Es lo que también en nuestra vida cristiana hemos de tener en cuenta y de lo que nos está hablando hoy Jesús en el evangelio. Nos habla de la venida del Hijo del Hombre que no sabemos cómo ni cuándo será y para lo que hemos de estar preparados. Todo bien, pero muchas veces nos quedamos en el momento final, los últimos tiempos, que por supuesto también hace referencia, pero yo quiero pensar que Dios viene cada día a nuestra vida; cada día va poniendo señales de su presencia que tenemos que saber distinguir, cada día quiere estar a nuestro lado y algunas veces, muchas veces tenemos que decir también no estamos atentos a esa presencia del Señor, y pasa el Señor por nuestra vida y no lo reconocemos.
Claro que hemos de estar preparados para ese momento final que queremos que sea en la gracia de Dios, pero ese momento final lo vamos preparando en el momento presente, en cada momento, en cada día, en cada acontecimiento, en cada llamada que el Señor nos va haciendo en esa palabra que escuchamos y nos llega al corazón, en ese gesto bueno que alguien tiene con nosotros y que tendría que convertirse en gracia de Dios para nuestra vida, en cada esfuerzo que vamos realizando por superarnos, en esa responsabilidad que vivimos en cada momento en lo que hacemos, en ese deseo por crecer espiritualmente, por mantenernos lejos del pecado y del mal.
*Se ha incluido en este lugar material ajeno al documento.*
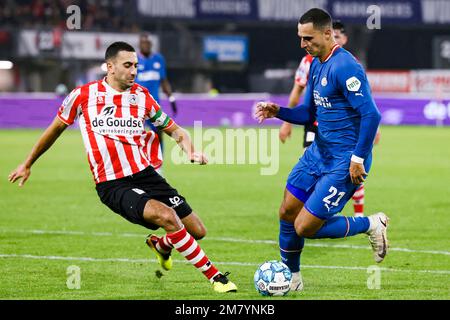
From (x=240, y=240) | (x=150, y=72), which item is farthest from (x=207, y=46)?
(x=240, y=240)

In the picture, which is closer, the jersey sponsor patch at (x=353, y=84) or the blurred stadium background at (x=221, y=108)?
the jersey sponsor patch at (x=353, y=84)

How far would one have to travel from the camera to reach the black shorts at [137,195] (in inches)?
313

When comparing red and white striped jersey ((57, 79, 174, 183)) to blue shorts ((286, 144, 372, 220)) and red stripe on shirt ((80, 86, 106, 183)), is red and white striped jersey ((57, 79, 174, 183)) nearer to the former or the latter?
red stripe on shirt ((80, 86, 106, 183))

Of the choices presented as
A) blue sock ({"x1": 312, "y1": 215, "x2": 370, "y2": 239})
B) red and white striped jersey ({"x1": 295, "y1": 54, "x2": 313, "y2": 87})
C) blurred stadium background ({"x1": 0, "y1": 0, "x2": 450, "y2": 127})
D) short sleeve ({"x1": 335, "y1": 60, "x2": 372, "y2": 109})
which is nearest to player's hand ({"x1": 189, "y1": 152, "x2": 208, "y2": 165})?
blue sock ({"x1": 312, "y1": 215, "x2": 370, "y2": 239})

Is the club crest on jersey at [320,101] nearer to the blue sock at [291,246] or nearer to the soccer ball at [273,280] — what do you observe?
Result: the blue sock at [291,246]

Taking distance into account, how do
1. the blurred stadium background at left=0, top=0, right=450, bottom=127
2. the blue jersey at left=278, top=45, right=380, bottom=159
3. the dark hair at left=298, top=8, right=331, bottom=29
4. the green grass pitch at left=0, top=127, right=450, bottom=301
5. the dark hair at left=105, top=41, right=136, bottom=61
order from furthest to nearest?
the blurred stadium background at left=0, top=0, right=450, bottom=127, the green grass pitch at left=0, top=127, right=450, bottom=301, the dark hair at left=105, top=41, right=136, bottom=61, the dark hair at left=298, top=8, right=331, bottom=29, the blue jersey at left=278, top=45, right=380, bottom=159

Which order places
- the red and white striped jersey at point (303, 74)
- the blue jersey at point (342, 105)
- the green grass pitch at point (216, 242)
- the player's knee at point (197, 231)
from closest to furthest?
the blue jersey at point (342, 105), the green grass pitch at point (216, 242), the player's knee at point (197, 231), the red and white striped jersey at point (303, 74)

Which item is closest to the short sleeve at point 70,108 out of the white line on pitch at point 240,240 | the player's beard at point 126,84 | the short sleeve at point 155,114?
the player's beard at point 126,84

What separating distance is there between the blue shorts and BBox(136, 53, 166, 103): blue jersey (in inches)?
369

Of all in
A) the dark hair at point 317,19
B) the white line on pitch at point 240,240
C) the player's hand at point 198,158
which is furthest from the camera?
the white line on pitch at point 240,240

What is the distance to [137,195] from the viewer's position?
801cm

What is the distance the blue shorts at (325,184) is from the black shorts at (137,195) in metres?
1.07

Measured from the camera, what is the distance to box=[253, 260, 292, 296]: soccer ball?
7.84m

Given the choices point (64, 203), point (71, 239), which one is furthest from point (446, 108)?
point (71, 239)
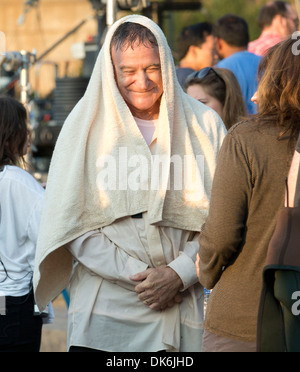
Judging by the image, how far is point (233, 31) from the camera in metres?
6.30

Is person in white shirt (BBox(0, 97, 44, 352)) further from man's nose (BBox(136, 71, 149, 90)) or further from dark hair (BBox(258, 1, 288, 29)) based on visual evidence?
dark hair (BBox(258, 1, 288, 29))

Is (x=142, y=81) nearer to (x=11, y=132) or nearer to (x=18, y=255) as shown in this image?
(x=11, y=132)

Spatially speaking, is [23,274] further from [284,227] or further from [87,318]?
[284,227]

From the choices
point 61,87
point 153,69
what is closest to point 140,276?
point 153,69

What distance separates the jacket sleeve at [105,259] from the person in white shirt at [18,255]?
536mm

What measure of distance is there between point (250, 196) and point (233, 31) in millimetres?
4078

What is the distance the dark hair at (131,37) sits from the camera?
123 inches

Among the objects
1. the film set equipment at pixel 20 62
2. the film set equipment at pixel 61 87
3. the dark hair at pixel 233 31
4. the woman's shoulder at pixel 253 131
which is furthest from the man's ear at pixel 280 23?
the woman's shoulder at pixel 253 131

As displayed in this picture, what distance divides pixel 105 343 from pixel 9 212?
0.83 m

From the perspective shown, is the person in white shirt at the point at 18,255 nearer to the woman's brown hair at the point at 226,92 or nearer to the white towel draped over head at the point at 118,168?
the white towel draped over head at the point at 118,168

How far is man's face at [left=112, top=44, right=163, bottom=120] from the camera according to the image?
10.2 feet

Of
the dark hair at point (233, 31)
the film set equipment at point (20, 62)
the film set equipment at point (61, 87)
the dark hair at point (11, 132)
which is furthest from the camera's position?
the film set equipment at point (61, 87)

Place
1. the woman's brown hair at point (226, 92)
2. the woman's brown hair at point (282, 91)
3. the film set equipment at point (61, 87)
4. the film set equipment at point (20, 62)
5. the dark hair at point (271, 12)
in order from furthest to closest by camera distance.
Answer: the film set equipment at point (61, 87) < the film set equipment at point (20, 62) < the dark hair at point (271, 12) < the woman's brown hair at point (226, 92) < the woman's brown hair at point (282, 91)

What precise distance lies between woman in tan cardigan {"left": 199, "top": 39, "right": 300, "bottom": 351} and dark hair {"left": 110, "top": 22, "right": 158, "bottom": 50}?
2.42 ft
Son presencia del Señor en nuestra vida a la que tenemos que saber estar atentos.
Nos está hablando el Señor de la responsabilidad del administrador de la casa que no puede descuidar la atención que tiene que prestar a cada una de las situaciones que se puedan presentar para saber dar respuesta responsable; nos está hablando del que tiene que estar atento en la puerta para abrir apenas llegue el dueño de la casa; nos está hablando del que no se deja dormir en las cosas que tiene que hacer sino que actúa siempre con responsabilidad.
¿Eso lo hacemos con nuestra vida espiritual? ¿Eso lo hacemos en todo lo que significa el compromiso de nuestra vida cristiana? ¿Es ese el sentido y el estilo con el que vivo mi pertenencia a mi comunidad cristiana con la que estoy contribuyendo con mi colaboración y mi participación? ¿Nos encontrará así atentos el Señor, pero no solo en el momento final, sino en el hoy donde el Señor quiere hacerse presente en mi vida pero al mismo tiempo nos está pidiendo que seamos signos de Él en medio del mundo que nos rodea?
Es la riqueza de gracia que en cada momento podemos vivir; es el saber encontrarnos con el Señor en el día a día de nuestra vida. Tenemos que estar vigilantes, atentos, no podemos perder esos momentos de gracia.